What to look for: Resolves Access denied for user errors during database initialization.
Airflow tasks regularly communicate with external APIs, cloud data warehouses, and internal services. Network misconfigurations are incredibly common in Kubernetes.
kubectl get pods -n kube-system | grep coredns
When to use: When multiple Airflow tasks suddenly fail with "Host not found" or DNS resolution errors.
What to look for: Ensure the CoreDNS pods are running and haven't restarted frequently, which indicates internal cluster DNS crashing.
kubectl exec -it <pod> -n <namespace> -- nslookup <fqdn>
When to use: When an Airflow pod can't reach your database, Git repo, or an external API.
What to look for: See if it successfully resolves the IP address. If it fails, your Kubernetes DNS or CoreDNS routing is broken.
kubectl exec -it <pod> -n <namespace> -- openssl s_client -connect <host>:<port> -CAfile /etc/ssl/certs/ca-certificates.crt
When to use: When external API tasks fail with SSL: CERTIFICATE_VERIFY_FAILED.
What to look for: Check if the handshake is successful (Verification: OK). If it fails, you may need to mount custom corporate CA certificates into your Airflow Docker image.
kubectl logs <ingress_controller_pod> -n <namespace> | grep "upstream timed out"
When to use: When you try to download huge log files or load massive DAG graphs in the Airflow UI, and you get a 504 Gateway Timeout.
What to look for: Confirms if the webserver took too long to reply, meaning you need to increase the timeout limit on your Kubernetes Ingress controller.
A classic point of confusion: your code is updated in Git, but the Airflow UI doesn't show the changes. These commands help verify if your DAG files actually reached the containers.

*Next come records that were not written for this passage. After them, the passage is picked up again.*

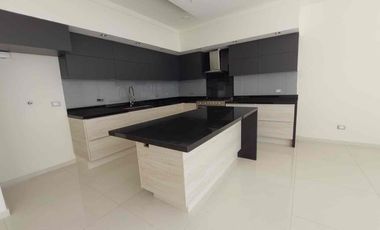 se vende casa en Bosques Vallarta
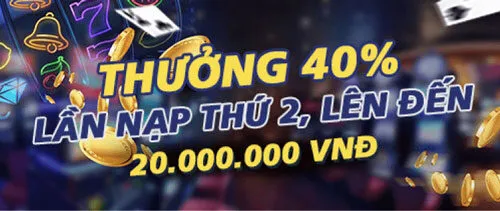 Đến năm 2026, máy đánh bạc trực tuyến sẽ đạt xếp hạng 18Win - 18Win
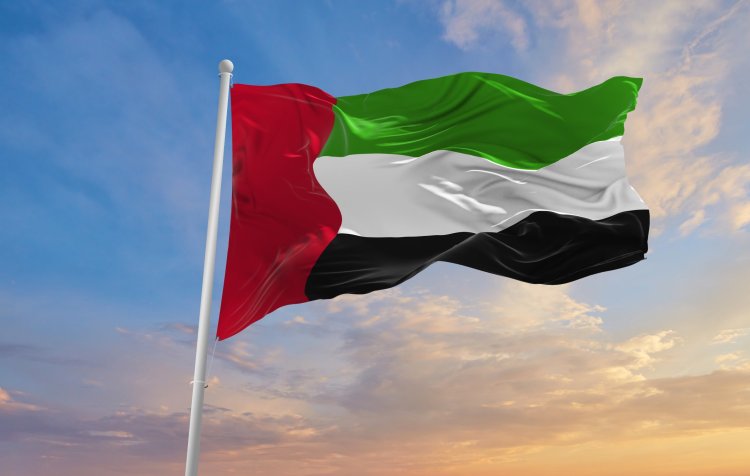 الإمارات تشارك في حفل توقيع برنامج إطار العمل الإقليمي للدول العربية «2023-2028»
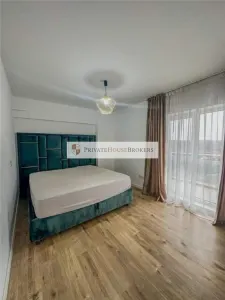 Apartament 3 camere București - poza 5
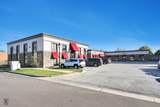 1395-1407 Main Street - Photo 4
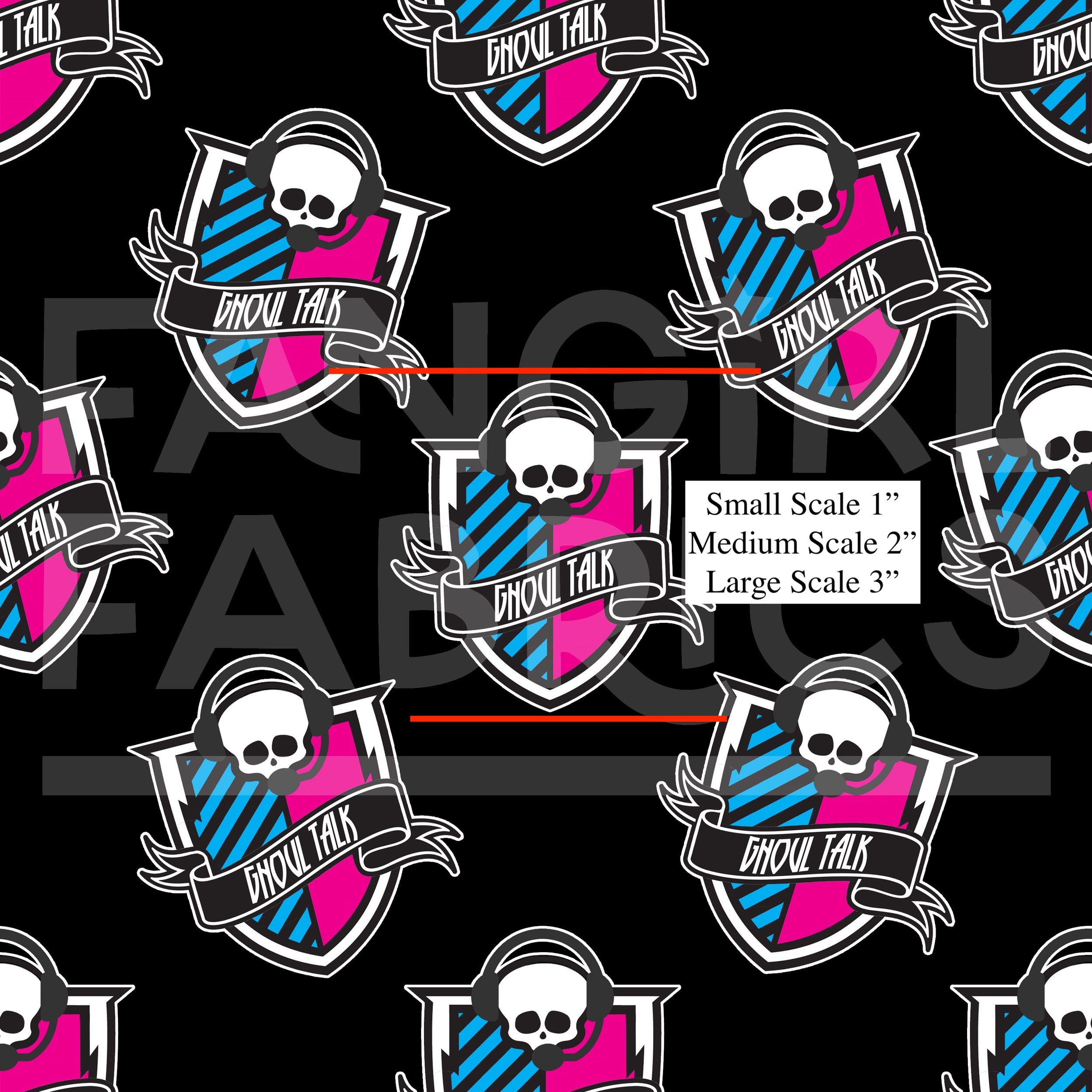 ghoul talk black w copy.jpg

kubectl exec -it <scheduler_pod> -n <namespace> -- ls /usr/local/airflow/dags/ | wc -l
When to use: When there is a mismatch between what you see in your code repository and what is rendering on the Airflow Webserver UI.

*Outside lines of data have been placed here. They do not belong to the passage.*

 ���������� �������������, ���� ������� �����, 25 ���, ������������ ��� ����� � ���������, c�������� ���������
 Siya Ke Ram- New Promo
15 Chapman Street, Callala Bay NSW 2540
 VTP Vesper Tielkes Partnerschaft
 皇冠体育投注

What to look for: If this count matches your repo but the UI doesn't, the scheduler is failing to parse the files. If this count is lower, your DAG syncing mechanism (like Git-Sync or a Shared PVC) is broken.
kubectl exec -it <scheduler_pod> -n <namespace> -- ls -la /usr/local/airflow/dags/
kubectl exec -it <scheduler_pod> -n <namespace> -- ls -la /app/mount/<resource_name>/
When to use: When tasks fail with FileNotFoundError or permissions issues for mounted data folders/plugins.
What to look for: Verify file ownership permissions (root vs airflow user) and ensure symlinks or remote volumes are correctly mounted and visible to the application runtime.